* PROBLEM SET *
a. In the list of washroom types, what does the INDIFFERENT type do when all the urinals are in use?
b. Carry on the list of public washroom types past its last entry, adding a few more in the same style.

* READING TEXT *
········

TJ's Funny Pages

 


Section: 2005 Humor
 
 



 









 

Types of People One Meets in A Public Washroom

EXCITABLE--Runs in, grabs for zipper, zipper is stuck; finally gets it down, finds shorts have twisted around his leg, can't find hole, rips button off in rage, pees in pants.

INDIFFERENT--All urinals being used, pees in sink.

SOCIABLE--Joins a friend in a pee whether he has to or not.

FRIVOLOUS--Plays stream up and down and across urinal, tries to hit fly, never grows up.

CROSS-EYED--Looks in one on left, pees in one in middle, flushes one on right.

CLEVER--No hands, shows off by fixing tie, looks around, pees on floor.

NOSEY--Looks into the next urinal to see how the other guy is fixed.

WORRIED--Is not sure of what he has been into lately; makes quick inspection.

TIMID--Cannot urinate when someone is watching. Flushes urinal as if he has already used it, sneaks back later.

ABSENT-MINDED--Opens vest, pulls out tie, pees in pants.

TOUGH--Bangs penis against side of urinal to dry it.

········

* RECORDED DATA *
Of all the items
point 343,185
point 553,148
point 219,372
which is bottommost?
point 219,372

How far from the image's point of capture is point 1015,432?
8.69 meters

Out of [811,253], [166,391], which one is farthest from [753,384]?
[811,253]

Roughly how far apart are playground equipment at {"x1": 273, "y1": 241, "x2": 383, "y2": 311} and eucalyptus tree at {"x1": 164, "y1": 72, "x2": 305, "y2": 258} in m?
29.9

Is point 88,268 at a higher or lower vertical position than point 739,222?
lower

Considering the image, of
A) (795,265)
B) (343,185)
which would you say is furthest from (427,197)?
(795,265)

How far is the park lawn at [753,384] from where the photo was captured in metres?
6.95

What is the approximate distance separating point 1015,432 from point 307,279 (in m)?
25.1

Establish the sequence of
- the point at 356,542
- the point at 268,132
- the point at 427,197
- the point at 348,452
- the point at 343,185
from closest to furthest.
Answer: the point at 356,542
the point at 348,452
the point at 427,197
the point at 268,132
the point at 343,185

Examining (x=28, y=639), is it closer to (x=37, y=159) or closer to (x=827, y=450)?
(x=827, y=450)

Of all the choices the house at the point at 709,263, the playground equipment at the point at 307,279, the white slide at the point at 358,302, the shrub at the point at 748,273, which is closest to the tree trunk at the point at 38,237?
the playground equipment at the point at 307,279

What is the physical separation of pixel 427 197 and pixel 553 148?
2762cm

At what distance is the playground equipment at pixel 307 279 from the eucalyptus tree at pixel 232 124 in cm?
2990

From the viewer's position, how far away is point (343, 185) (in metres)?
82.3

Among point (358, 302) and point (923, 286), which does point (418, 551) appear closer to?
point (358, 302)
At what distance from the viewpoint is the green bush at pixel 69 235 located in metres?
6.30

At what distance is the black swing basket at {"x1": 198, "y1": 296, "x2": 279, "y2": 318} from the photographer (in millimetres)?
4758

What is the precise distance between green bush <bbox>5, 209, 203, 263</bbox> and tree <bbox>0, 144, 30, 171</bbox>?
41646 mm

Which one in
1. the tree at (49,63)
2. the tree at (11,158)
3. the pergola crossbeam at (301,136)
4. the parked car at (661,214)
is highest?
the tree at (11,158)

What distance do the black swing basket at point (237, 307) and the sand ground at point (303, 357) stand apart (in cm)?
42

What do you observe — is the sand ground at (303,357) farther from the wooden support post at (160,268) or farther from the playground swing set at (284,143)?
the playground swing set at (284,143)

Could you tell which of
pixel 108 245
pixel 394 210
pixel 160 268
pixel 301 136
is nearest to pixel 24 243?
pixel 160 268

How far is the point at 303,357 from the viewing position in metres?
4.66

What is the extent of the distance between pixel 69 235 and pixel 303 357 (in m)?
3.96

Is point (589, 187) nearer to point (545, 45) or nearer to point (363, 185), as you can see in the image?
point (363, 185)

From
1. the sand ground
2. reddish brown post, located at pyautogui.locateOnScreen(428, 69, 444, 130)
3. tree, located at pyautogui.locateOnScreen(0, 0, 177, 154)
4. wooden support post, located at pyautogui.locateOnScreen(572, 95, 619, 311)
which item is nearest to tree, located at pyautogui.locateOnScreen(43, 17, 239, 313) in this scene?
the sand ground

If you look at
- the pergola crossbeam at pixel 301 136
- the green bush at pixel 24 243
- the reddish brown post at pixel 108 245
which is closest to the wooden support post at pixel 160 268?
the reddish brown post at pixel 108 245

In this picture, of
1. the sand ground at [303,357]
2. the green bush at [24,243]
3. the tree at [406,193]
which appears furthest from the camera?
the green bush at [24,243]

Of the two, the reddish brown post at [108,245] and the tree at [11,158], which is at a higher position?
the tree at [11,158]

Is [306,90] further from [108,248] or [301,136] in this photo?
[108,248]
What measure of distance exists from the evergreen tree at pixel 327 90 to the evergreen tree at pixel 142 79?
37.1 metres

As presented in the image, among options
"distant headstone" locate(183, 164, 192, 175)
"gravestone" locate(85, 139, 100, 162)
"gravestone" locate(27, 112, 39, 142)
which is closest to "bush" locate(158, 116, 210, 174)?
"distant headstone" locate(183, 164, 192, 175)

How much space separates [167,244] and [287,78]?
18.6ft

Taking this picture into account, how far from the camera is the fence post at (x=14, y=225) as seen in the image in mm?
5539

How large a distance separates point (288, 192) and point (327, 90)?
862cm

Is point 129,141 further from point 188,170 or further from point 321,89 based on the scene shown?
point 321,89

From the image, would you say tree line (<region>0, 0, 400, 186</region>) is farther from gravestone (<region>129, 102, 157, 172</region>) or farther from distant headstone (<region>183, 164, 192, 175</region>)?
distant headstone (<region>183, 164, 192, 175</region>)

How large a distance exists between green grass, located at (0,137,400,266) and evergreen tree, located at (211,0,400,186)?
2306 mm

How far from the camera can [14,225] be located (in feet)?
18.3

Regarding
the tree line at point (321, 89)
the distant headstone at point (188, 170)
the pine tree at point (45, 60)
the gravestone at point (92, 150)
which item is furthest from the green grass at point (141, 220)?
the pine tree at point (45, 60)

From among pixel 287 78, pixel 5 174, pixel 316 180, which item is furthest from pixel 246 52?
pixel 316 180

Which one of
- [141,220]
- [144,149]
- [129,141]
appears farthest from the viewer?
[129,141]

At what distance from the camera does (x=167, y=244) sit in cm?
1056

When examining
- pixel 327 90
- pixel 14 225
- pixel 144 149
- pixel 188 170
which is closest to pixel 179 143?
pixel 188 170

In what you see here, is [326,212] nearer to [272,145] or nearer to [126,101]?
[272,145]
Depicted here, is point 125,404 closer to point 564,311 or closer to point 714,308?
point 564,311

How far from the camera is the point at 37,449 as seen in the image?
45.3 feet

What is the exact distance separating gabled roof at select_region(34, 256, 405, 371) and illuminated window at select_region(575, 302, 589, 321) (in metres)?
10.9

········

* RESPONSES BY TASK *
a. He pees in the sink.

b.
DISGUSTED--Stands for a while, gives up, walks out, goes a few paces, turns and charges back. Doesn't make it.

FAT--Has to back up and take a long blind shot at urinal, misses, pees on shoes.

DESPERATE--Waits in long line, teeth grinding, pees in pants.

LITTLE--Stands on box, falls in, drowns.

SNEAKY--Farts silently while pissing, acts very innocent, knows man in next stall will be blamed.

DRUNK--Holds left thumb in right hand, pees in pants.

CHILDISH--Looks directly into bottom of urinal, likes to see it bubble.

PATIENT--Stands for a very long time, reads paper with free hand.

EFFICIENT--Waits until he has to poop and then does both jobs at once.